Positive reviews lauded Bullock and McCarthy's comedic performances. Critic Christy Lemire wrote: “the first produced script from Katie Dippold gives her a smart, inspired and wickedly funny foundation from which to work, and she and Bullock enjoy gangbusters chemistry with each other.”

Wesley Morris wrote in Grantland: “My skepticism going in had to do with The Heat being a movie with two female characters that easily could have been played by a pair of men. But these two are like workplace sexism’s toxic side effects. Ashburn is the ambitious professional who lives only for promotions. Mullins is the anti-feminine ballbuster. Nobody likes either of them. And they don’t like each other until they do. This is generic genre stuff with a realish female friendship at its center: It’s a bra-mance.”

Owen Gleiberman of Entertainment Weekly gave the film a grade of B and wrote: “The director, Paul Feig, possesses a highly developed radar for the alternating currents of competition and camaraderie in female relationships. As he proved in Bridesmaids (2011)…Feig understands how women who don’t like each other express their antipathy — in ways both more direct and less direct than what men do. In The Heat, Feig stages scenes like Richard Donner (Lethal Weapon) with a touch of George Cukor (The Women). He has made a piece of smash-and-grab policier pulp that, through the interplay of Bullock and McCarthy, spins to its own snarly/confessional feminine beat.”

In contrast, Mick LaSalle of The San Francisco Chronicle called the film both formulaic and inspired, but acknowledged "the inspiration is in the combining of these two actresses."
In another mixed review, Keith Uhlich of Time Out said Bullock and McCarthy deserved better material, and also criticized the trailer for giving the impression that this was a less funny film.

===Accolades===

Award: Category; Recipient(s); Result; Ref.
Alliance of Women Film Journalists: Actress Most in Need of a New Agent; Melissa McCarthy; Nominated
American Comedy Awards: Best Comedy Actress - Film; Sandra Bullock; Nominated
Melissa McCarthy: Won
Funniest Motion Picture: Nominated
Teen Choice Awards: Choice Summer Movie Star: Female; Sandra Bullock; Won
Melissa McCarthy: Nominated
Choice Movie Chemistry: Sandra Bullock Melissa McCarthy; Won
Choice Summer Movie Comedy: Nominated
Choice Movie: Hissy Fit: Melissa McCarthy; Nominated
Critics' Choice Movie Awards: Best Actress in a Comedy; Nominated
Sandra Bullock: Nominated
Best Comedy Movie: Nominated
Golden Trailer Awards: Don LaFontaine Award for Best Voice Over; 20th Century Fox; Nominated
Best Comedy TV Spot: 20th Century Fox Open Road Entertainment; Nominated
MTV Movie Awards: Best Comedic Performance; Melissa McCarthy; Nominated
People's Choice Awards: Favorite Comedic Movie; Won
Favorite Comedic Movie Actress: Melissa McCarthy; Nominated
Sandra Bullock: Won
Favorite Movie Duo: Sandra Bullock Melissa McCarthy; Nominated
St.
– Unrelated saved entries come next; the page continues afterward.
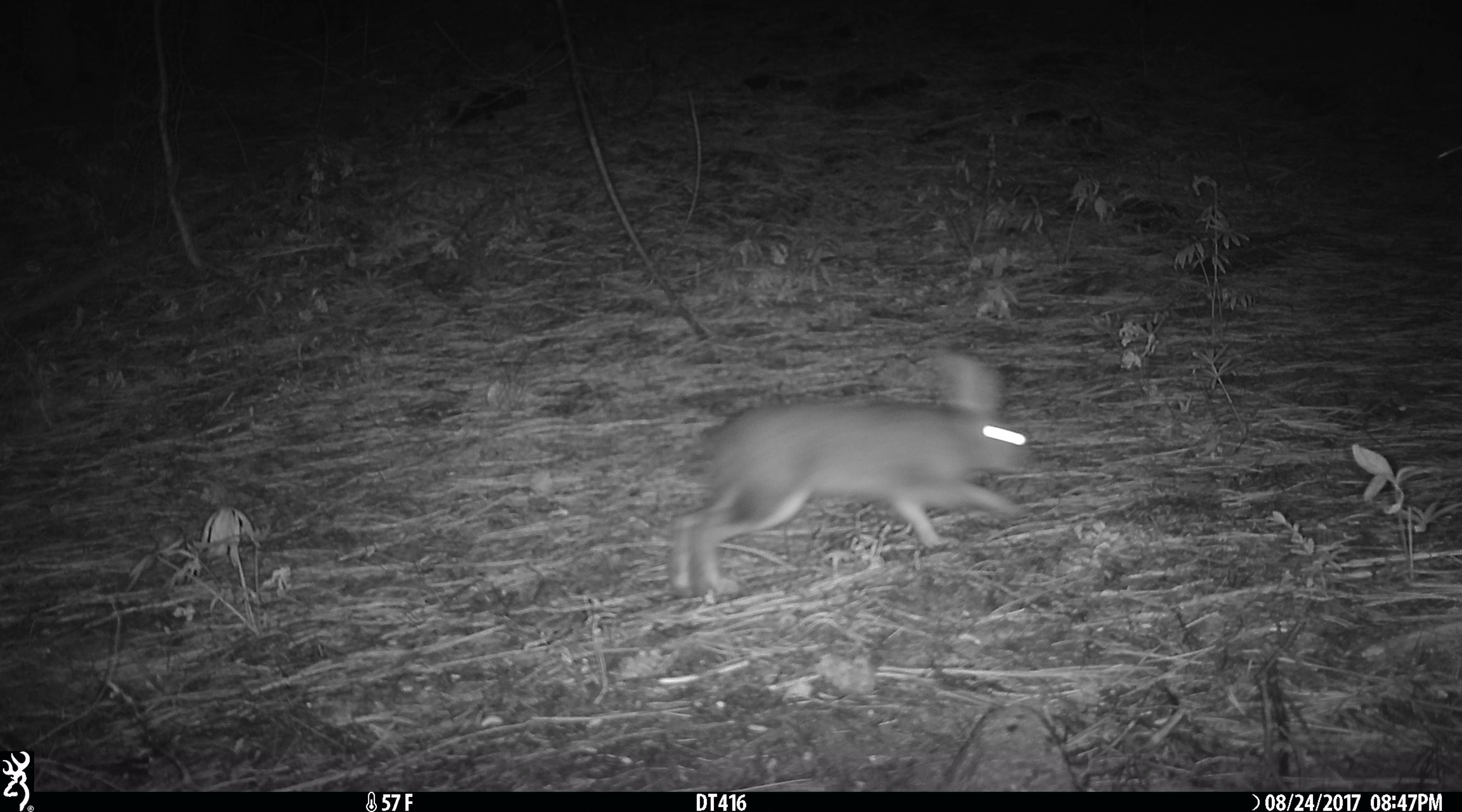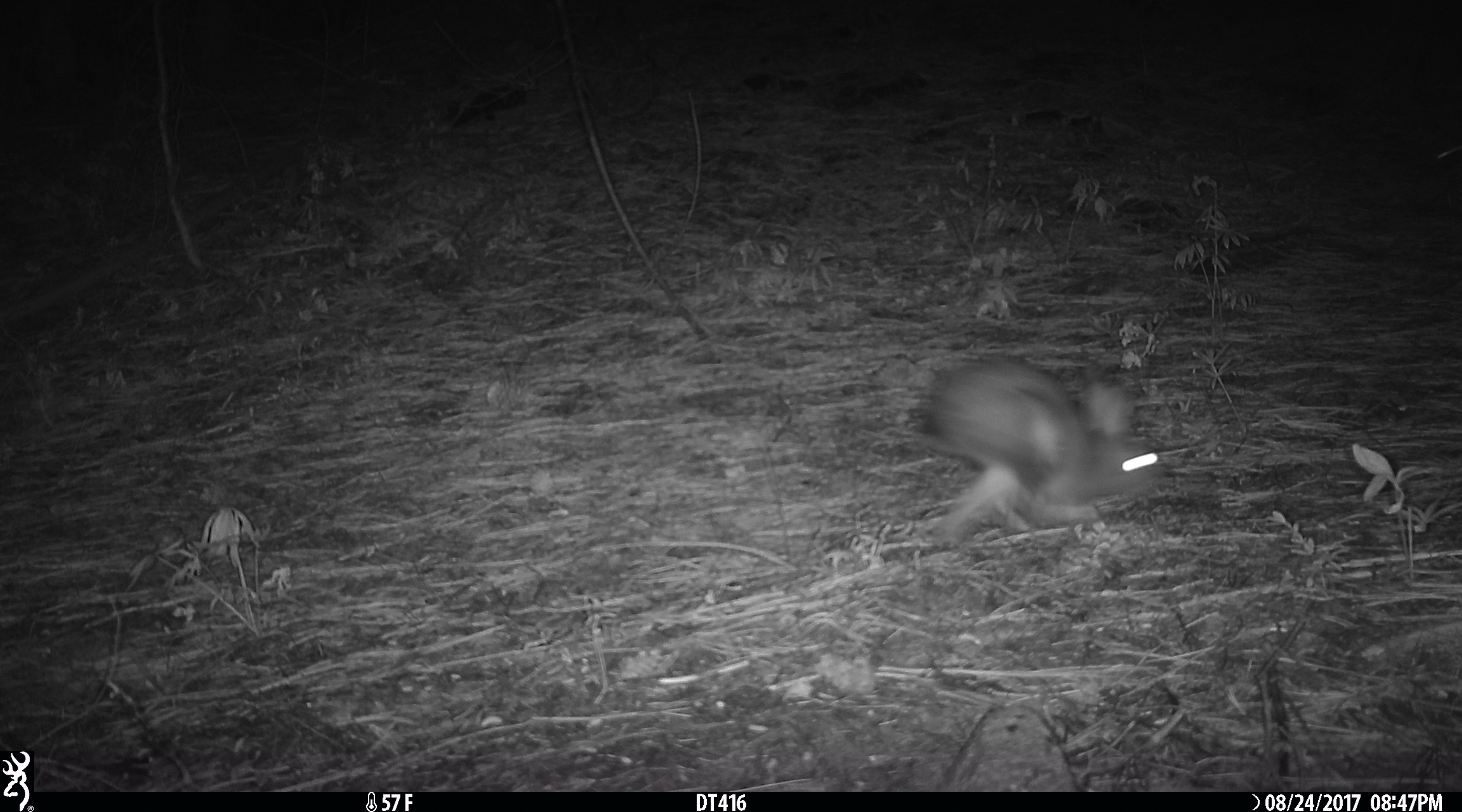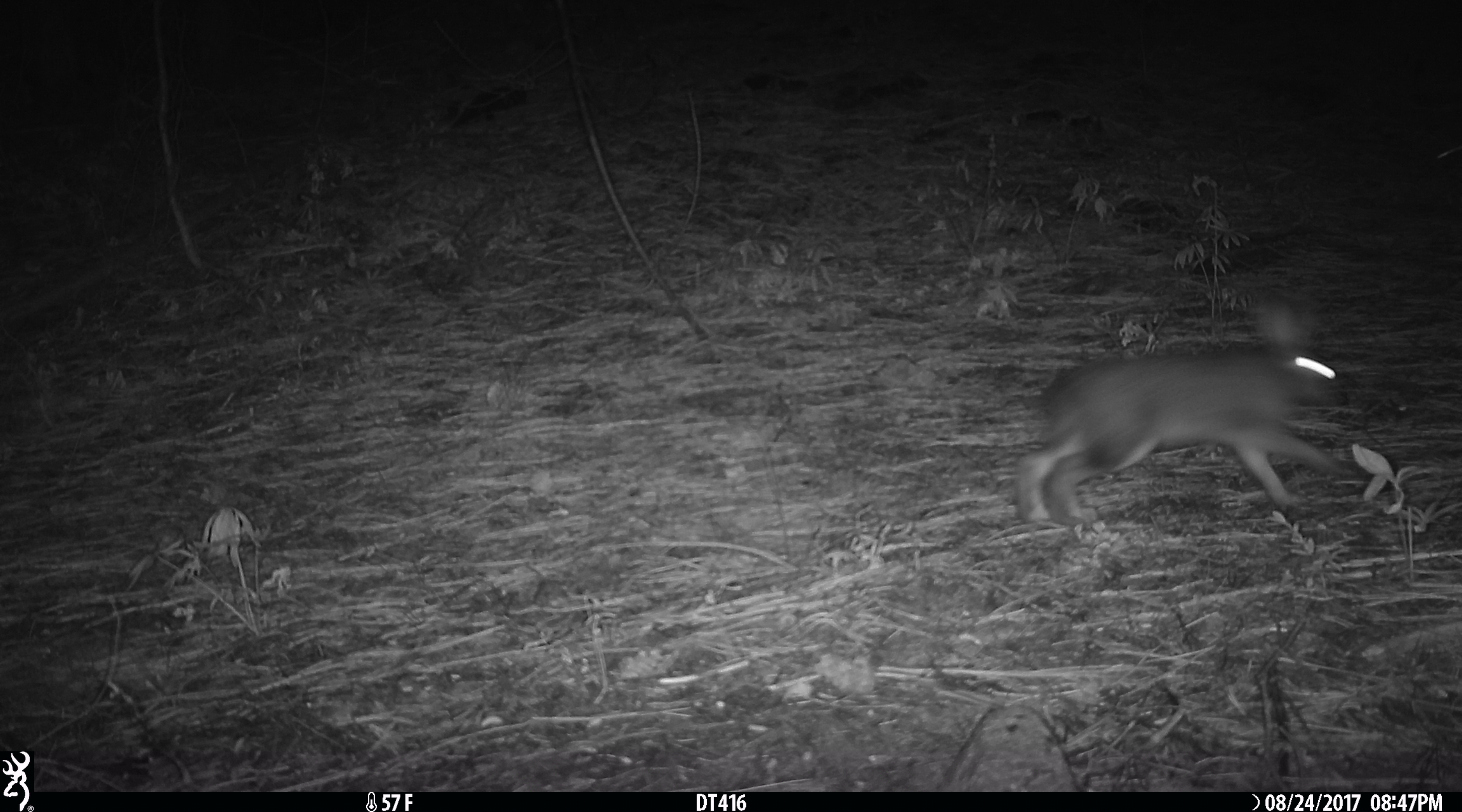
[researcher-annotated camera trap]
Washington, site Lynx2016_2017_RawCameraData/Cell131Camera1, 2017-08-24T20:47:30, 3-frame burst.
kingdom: Animalia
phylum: Chordata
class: Mammalia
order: Lagomorpha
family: Leporidae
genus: Lepus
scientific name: Lepus americanus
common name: snowshoe hare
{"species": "Lepus americanus (snowshoe hare)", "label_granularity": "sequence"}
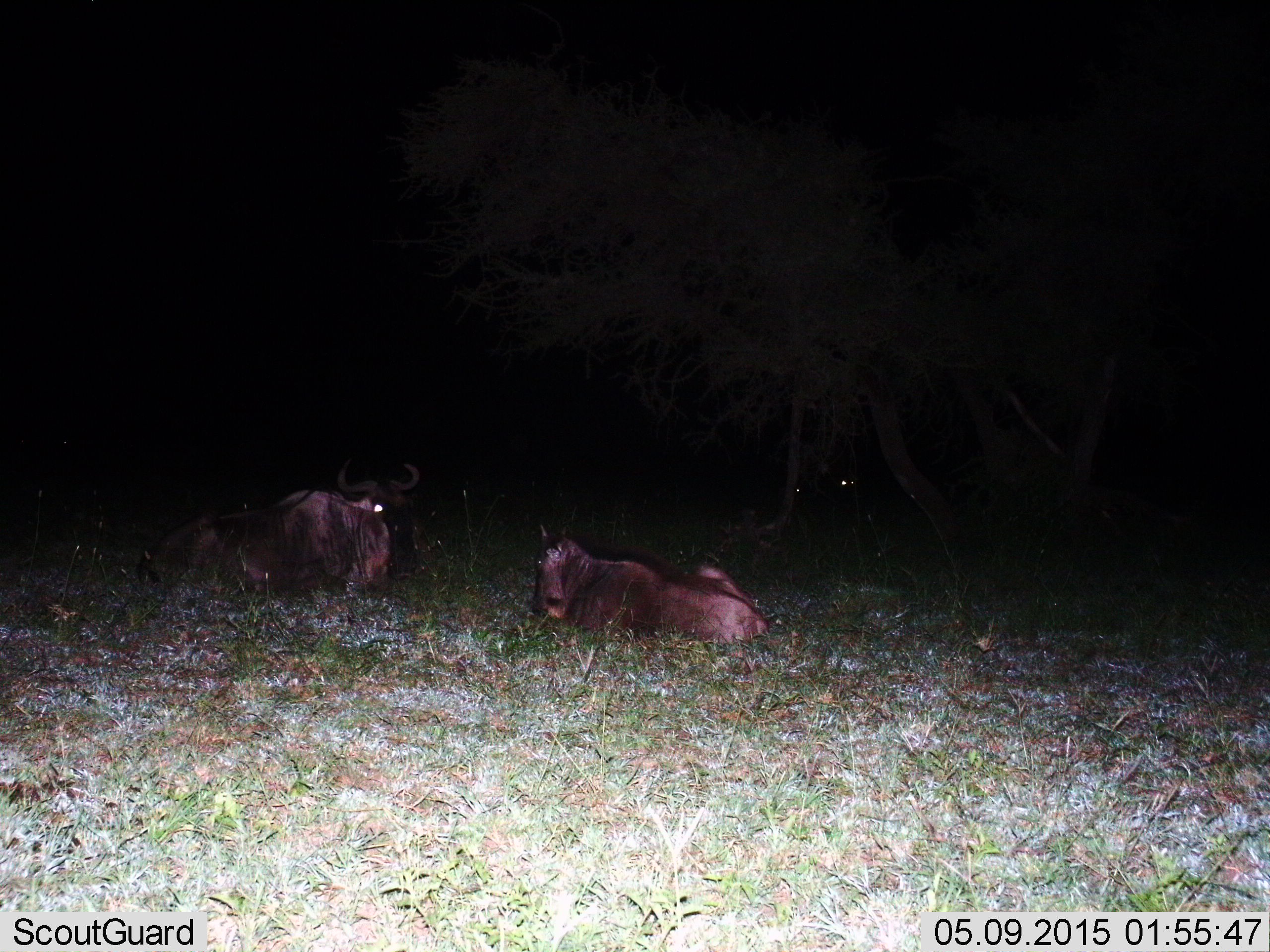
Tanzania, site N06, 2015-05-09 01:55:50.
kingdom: Animalia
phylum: Chordata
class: Mammalia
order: Artiodactyla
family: Bovidae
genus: Connochaetes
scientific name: Connochaetes taurinus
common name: blue wildebeest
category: wildebeest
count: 2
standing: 0%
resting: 100%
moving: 0%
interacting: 0%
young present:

Louis Gateway Film Critics Association: Best Film-Comedy; Nominated
Women Film Critics Circle: Best Comedic Actress; Melissa McCarthy; Won

==Cancelled sequel and proposed spin-off==

Shortly after the film's release, director Feig announced that the film would be followed by a sequel. In October 2013, Bullock stated that she will not return for the sequel and the project itself was put on hold. Instead, the sequel was reportedly being replaced by a spin-off film that will centre around Jamie Denbo and Jessica Chaffin's characters Beth and Gina from the first film.